Doch unter den Gästen ist niemand, der diese Meinungen um Fakten ergänzt. Zwar erwähnt Malu Dreyer (SPD), Ministerpräsidentin von Rheinland-Pfalz, eine Studie der Universität Münster und sagt: "Da wurde sehr, sehr deutlich, dass gerade jüngere Türken das Gefühl haben, dass sie hier Bürger zweiter Klasse sind." Dass Erdoğan gut ankomme, hänge auch damit zusammen. Doch das geht unter - auch aus Zeitgründen, da Plasberg auch noch über die Rolle von Ditib reden will, den größten islamischen Verband in Deutschland.

Inhaltlich beliebig

Fehlte im ersten Teil eine Person, die über Gülen redet, fehlte nun eine Person, die über diese Studie redet oder allgemein über die doppelte Staatsbürgerschaft und wie wichtig ein Pass dabei ist, wenn man sich einem Land zugehörig fühlen will.

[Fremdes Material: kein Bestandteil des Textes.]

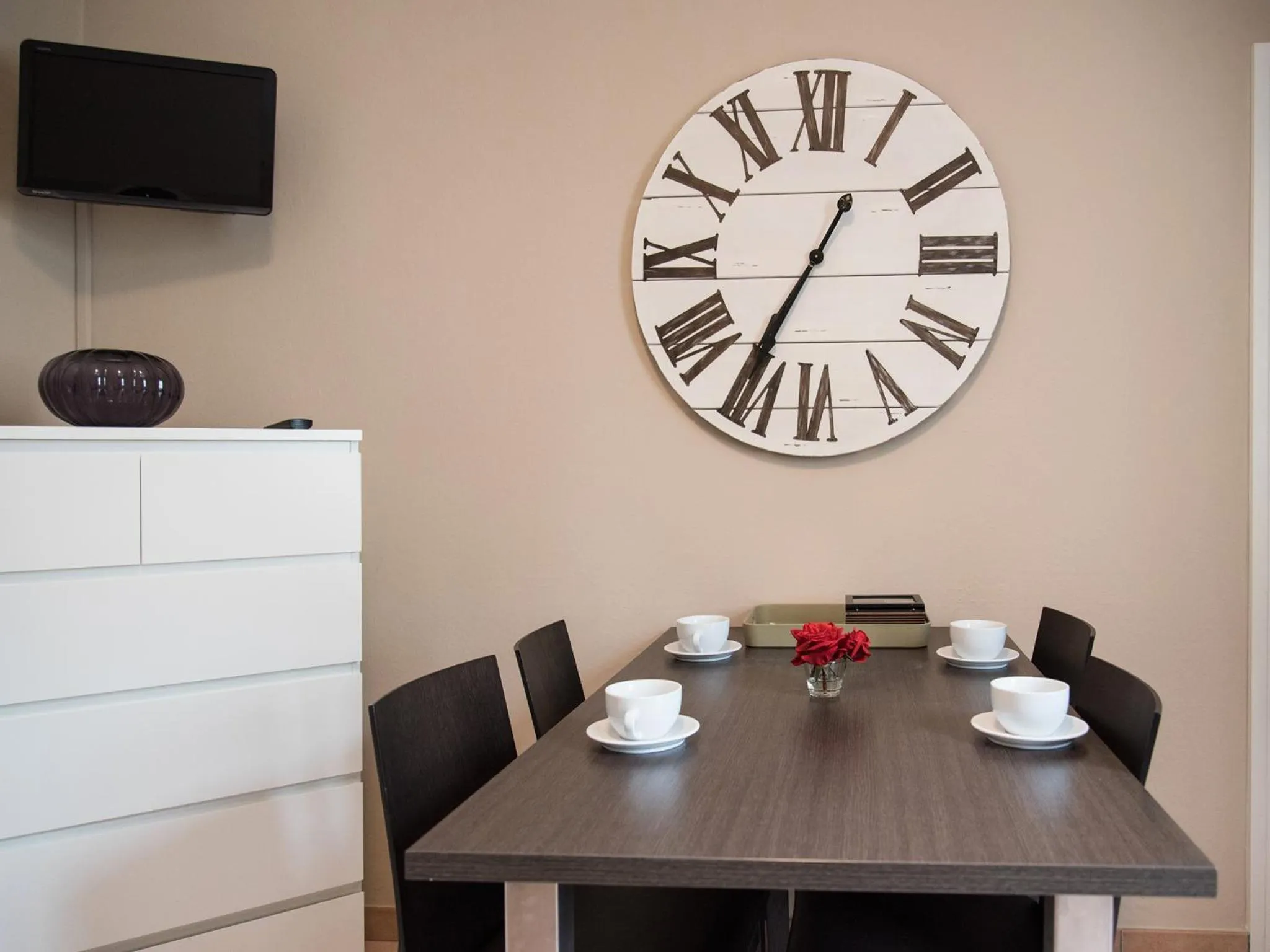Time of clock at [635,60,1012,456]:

Dadurch wird die Runde inhaltlich beliebig, zumal die Gäste zu sehr darauf bedacht sind, ihre zwei bis drei politischen Punkte durchzudrücken. Politisch unerfahren ist hier nur die Schauspielerin, die sich an einer Stelle sogar meldet, in der Hoffnung, dass sie aufgerufen wird und auch zu Wort kommt.

Gegen Ende zitiert auch Plasberg aus der Studie der Universität Münster. Aus ihr ist ebenfalls hervorgegangen, dass 47 Prozent der 1200 Befragten Deutschtürken ihre Religion über das Grundgesetz stellen. "Die Befolgung der Gebote meiner Religion ist für mich wichtiger als die Gesetze des Staates, in dem ich lebe." Eine Aussage, über die sich diskutieren ließe.

Dreyer nennt die 47 Prozent erschreckend. Spahn versucht, plötzlich über die Armenien-Resolution zu reden. Plasberg erteilt Yeneroğlu das finale Wort, verknüpft mit einer Frage: "Sie haben 45 Sekunden. Schaffen Sie das, etwas zu diesen 47 Prozent zu sagen, außer die Methodik zu bezweifeln?" Er schafft es nicht.